On Wed, Mar 01, 2017 at 12:14:34PM -0800, Linus Torvalds wrote:
> > My biggest concern is the index-pack operation. Try this:
>
> I'm mobile right now, so I can't test, but I'd this perhaps at least partly
> due to the full checksum over the pack-file?
>
> We have two very different uses of SHA1: the actual object name hash, but
> also the sha1file checksums that we do on the index file and the pack files.
>
> And the checksum code really doesn't need the collision checking at all.
I don't think that helps. The sha1 over the pack-file takes about 1.3s
with openssl, and 5s with sha1dc. So we already know the increase there
is only a few seconds, not a few minutes.
And it makes sense if you think about the index-pack operation. It has
to inflate each object, resolving deltas, and checksum the result. And
the number of inflated bytes is _much_ larger than the on-disk bytes.
You can see the difference with:
git cat-file --batch-all-objects \
--batch-check='%(objectsize:disk) %(objectsize)' |
perl -alne '
$disk += $F[0]; $raw += $F[1];
END { print "$disk $raw" }
'
On linux.git that yields:
1210521959 63279680406
That's over a 50x increase in the bytes we have to sha1 for objects
versus pack-checksums.
-Peff
--------------------
Tasks to carry out ::
- 1) Retype the passage of the mailing-list message that starts with "And it makes" and goes on through "the on-disk bytes.".
- 2) From the listing, reproduce the lines starting with the line with "How far away from point" and going on through the line with "2 centimetres", both included. Omit any picture from your answer.
The mailing-list message and the listing that comes after it are unrelated pieces of material.

Spatial question listing ::
--------------------
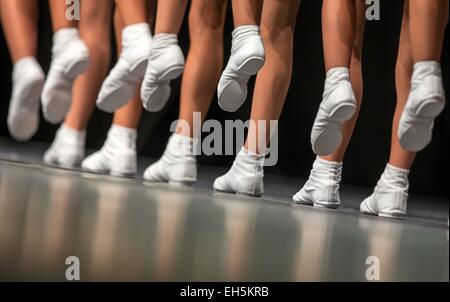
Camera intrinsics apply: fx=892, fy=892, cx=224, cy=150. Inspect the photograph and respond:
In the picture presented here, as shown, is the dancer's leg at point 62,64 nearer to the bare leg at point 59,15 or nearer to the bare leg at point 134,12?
the bare leg at point 59,15

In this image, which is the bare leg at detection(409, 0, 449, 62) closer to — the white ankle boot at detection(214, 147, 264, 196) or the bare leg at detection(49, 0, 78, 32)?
the white ankle boot at detection(214, 147, 264, 196)

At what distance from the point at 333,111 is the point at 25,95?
1.07 metres

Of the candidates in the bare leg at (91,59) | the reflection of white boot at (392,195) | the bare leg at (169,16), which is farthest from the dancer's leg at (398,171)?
the bare leg at (91,59)

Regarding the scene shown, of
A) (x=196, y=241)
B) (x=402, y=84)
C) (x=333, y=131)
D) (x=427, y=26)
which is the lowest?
(x=196, y=241)

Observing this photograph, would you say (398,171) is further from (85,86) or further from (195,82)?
(85,86)

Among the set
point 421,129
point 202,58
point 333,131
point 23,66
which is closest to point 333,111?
point 333,131

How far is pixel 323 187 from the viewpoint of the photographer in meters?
2.01

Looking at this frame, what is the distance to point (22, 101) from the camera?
102 inches

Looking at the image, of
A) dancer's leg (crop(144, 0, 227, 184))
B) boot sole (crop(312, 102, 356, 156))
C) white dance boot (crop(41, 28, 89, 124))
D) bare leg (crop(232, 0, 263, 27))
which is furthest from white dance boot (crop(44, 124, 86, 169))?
boot sole (crop(312, 102, 356, 156))

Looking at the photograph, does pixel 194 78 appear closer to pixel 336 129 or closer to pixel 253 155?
pixel 253 155

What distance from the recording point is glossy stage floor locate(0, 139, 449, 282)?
46.2 inches

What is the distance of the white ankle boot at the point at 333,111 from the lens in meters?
1.88
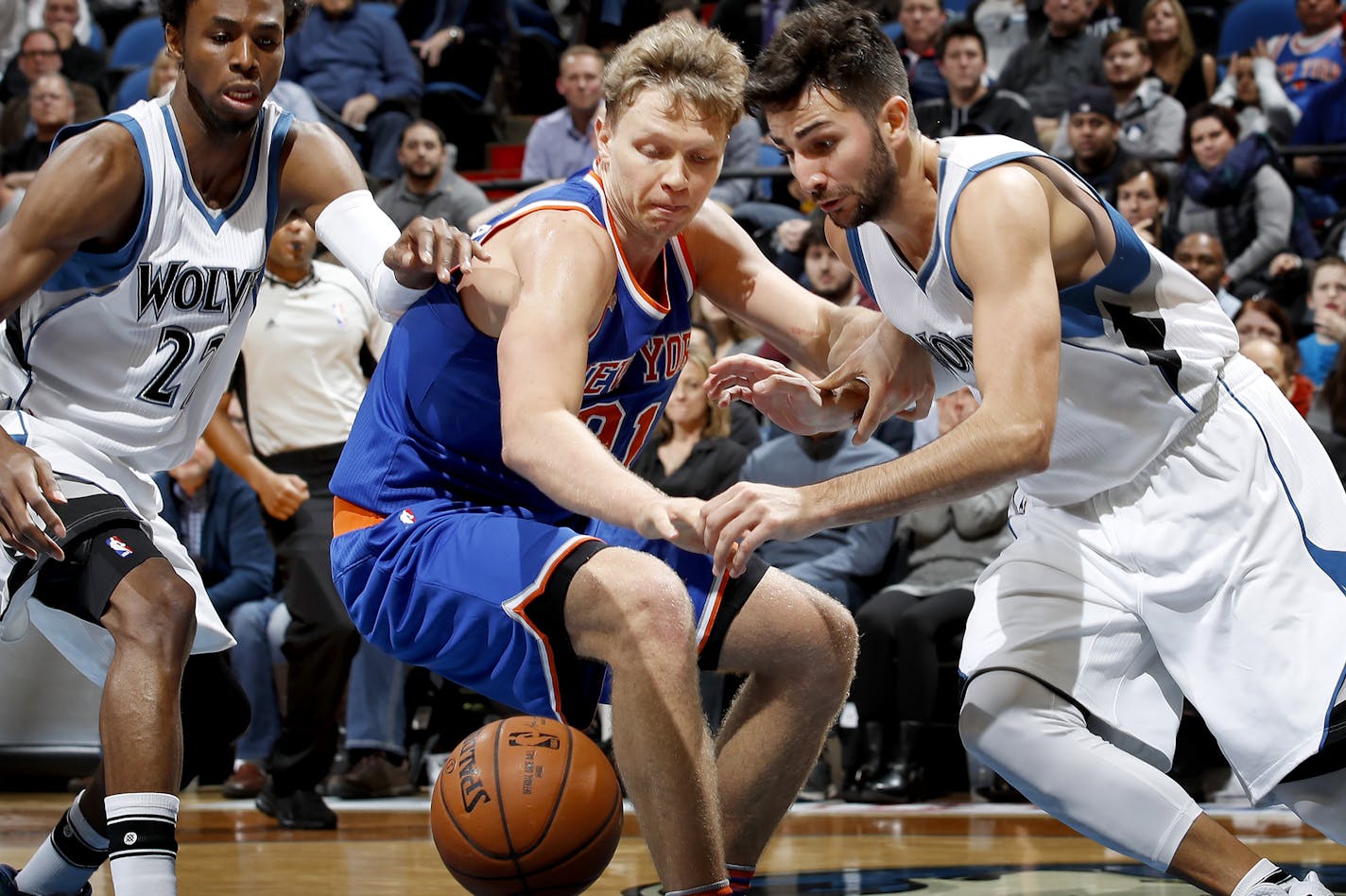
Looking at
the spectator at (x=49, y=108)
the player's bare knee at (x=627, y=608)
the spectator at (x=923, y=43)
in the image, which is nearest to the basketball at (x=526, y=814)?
the player's bare knee at (x=627, y=608)

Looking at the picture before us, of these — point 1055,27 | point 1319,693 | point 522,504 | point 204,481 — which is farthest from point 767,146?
point 1319,693

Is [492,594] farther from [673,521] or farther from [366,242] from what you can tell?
[366,242]

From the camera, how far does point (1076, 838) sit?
4.99 m

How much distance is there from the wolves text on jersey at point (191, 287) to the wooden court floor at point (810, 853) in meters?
1.51

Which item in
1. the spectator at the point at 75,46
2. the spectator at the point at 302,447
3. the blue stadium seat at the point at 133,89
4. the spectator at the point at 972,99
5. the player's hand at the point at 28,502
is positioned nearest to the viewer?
the player's hand at the point at 28,502

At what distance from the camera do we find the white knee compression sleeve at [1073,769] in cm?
286

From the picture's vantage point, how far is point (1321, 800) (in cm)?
291

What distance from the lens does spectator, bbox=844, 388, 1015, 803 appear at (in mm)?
5859

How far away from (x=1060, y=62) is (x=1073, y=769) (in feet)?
23.7

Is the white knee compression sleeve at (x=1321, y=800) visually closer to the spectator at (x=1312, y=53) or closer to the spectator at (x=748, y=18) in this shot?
the spectator at (x=1312, y=53)

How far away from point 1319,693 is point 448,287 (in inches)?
75.6

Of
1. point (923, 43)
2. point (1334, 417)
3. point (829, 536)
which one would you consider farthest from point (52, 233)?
point (923, 43)

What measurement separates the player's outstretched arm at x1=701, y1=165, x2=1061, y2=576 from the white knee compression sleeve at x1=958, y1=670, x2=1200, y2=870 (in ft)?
1.59

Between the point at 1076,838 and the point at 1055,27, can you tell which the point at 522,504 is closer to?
the point at 1076,838
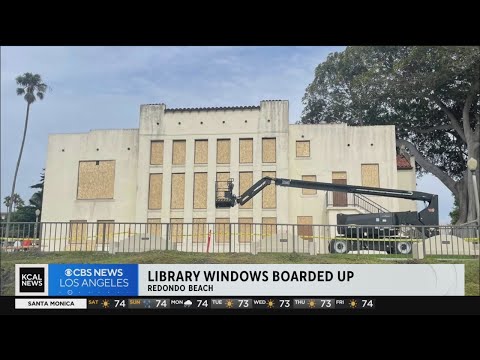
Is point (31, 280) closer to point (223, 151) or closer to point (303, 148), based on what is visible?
point (223, 151)

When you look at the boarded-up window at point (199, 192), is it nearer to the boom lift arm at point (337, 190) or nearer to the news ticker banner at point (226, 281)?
the boom lift arm at point (337, 190)

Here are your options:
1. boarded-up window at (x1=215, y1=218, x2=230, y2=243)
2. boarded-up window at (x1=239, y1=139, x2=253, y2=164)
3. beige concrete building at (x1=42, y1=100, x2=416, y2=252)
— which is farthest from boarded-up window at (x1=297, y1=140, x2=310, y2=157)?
boarded-up window at (x1=215, y1=218, x2=230, y2=243)

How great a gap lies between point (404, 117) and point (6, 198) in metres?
5.90

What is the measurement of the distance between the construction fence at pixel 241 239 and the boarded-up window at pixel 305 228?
2 centimetres

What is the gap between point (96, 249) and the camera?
16.1 ft

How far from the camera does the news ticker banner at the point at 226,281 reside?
11.8ft

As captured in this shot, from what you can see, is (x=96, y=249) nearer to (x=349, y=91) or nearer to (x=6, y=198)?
(x=6, y=198)

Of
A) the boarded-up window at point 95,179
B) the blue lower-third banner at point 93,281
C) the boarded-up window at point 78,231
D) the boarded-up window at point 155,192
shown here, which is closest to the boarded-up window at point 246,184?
the boarded-up window at point 155,192

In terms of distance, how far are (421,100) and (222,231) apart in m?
3.81

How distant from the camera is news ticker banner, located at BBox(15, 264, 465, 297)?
3594 millimetres

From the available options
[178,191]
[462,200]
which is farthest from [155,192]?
[462,200]

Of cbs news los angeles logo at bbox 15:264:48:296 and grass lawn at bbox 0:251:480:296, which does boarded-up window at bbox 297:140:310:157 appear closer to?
grass lawn at bbox 0:251:480:296

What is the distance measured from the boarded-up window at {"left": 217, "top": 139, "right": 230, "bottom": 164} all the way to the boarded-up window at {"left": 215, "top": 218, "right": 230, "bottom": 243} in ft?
5.15
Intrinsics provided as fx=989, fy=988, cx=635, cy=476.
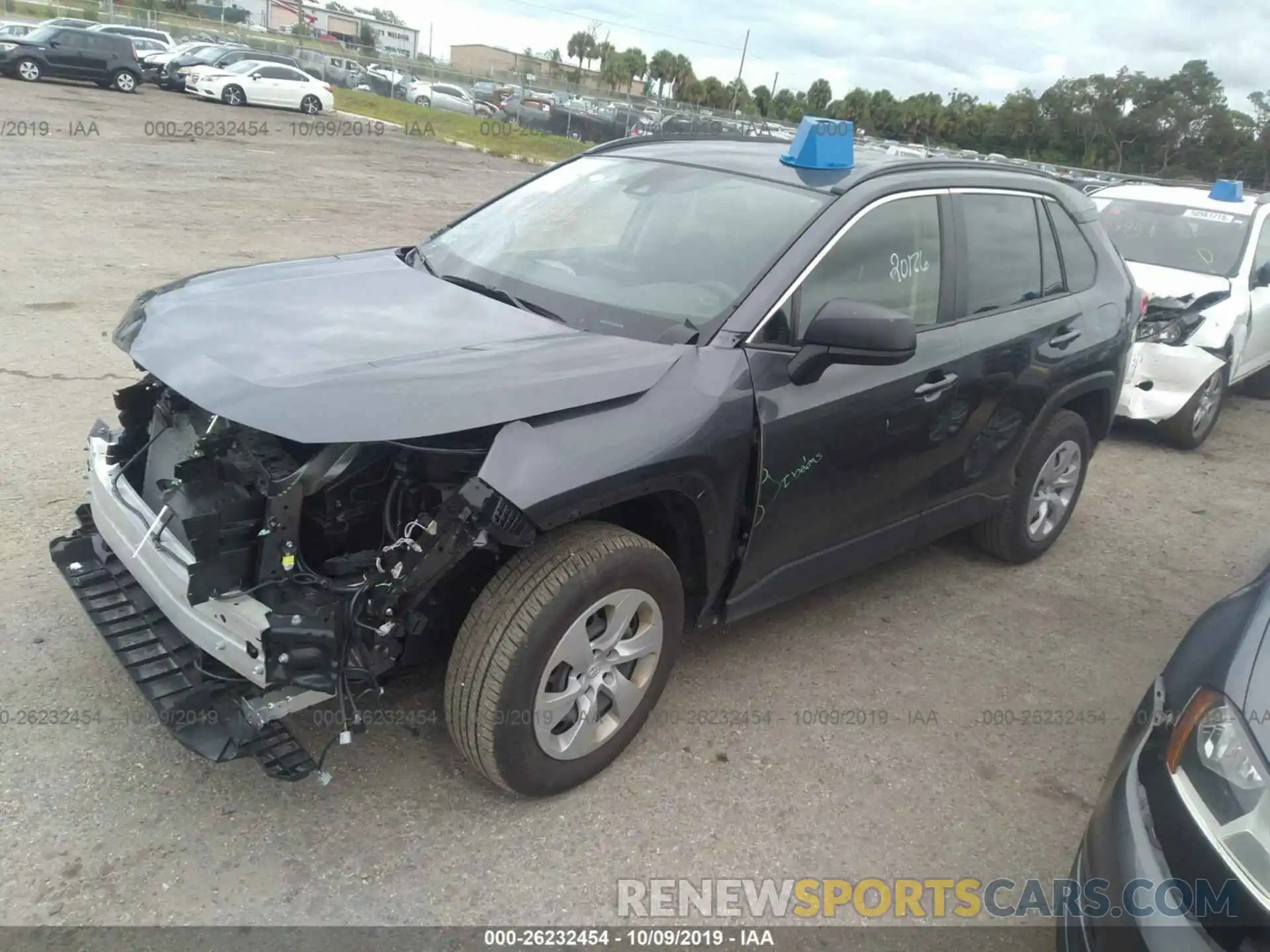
--------------------
The results ::
- 1)
And it makes sense if you think about the index-pack operation. It has
to inflate each object, resolving deltas, and checksum the result. And
the number of inflated bytes is _much_ larger than the on-disk bytes.

- 2)
How far away from point 1319,693 is point 448,287 (in inches)?
75.6

Of
1. point (923, 43)
2. point (1334, 417)
3. point (829, 536)
which one would you consider farthest from point (52, 233)?
point (923, 43)

What measurement separates the player's outstretched arm at x1=701, y1=165, x2=1061, y2=576 from the white knee compression sleeve at x1=958, y1=670, x2=1200, y2=870 (in ft)?
1.59

Between the point at 1076,838 and the point at 1055,27, can you tell which the point at 522,504 is closer to?
the point at 1076,838
Is point (31, 280) closer to point (223, 151) or closer to point (303, 148), based on what is visible?
point (223, 151)

When you look at the boarded-up window at point (199, 192), is it nearer to the boom lift arm at point (337, 190) or nearer to the news ticker banner at point (226, 281)?
the boom lift arm at point (337, 190)

Here are your options:
1. boarded-up window at (x1=215, y1=218, x2=230, y2=243)
2. boarded-up window at (x1=239, y1=139, x2=253, y2=164)
3. beige concrete building at (x1=42, y1=100, x2=416, y2=252)
— which is farthest from boarded-up window at (x1=297, y1=140, x2=310, y2=157)?
boarded-up window at (x1=215, y1=218, x2=230, y2=243)

How great a gap lies between point (404, 117) and point (6, 198) in metres?
5.90

What is the measurement of the distance between the construction fence at pixel 241 239 and the boarded-up window at pixel 305 228?
2 centimetres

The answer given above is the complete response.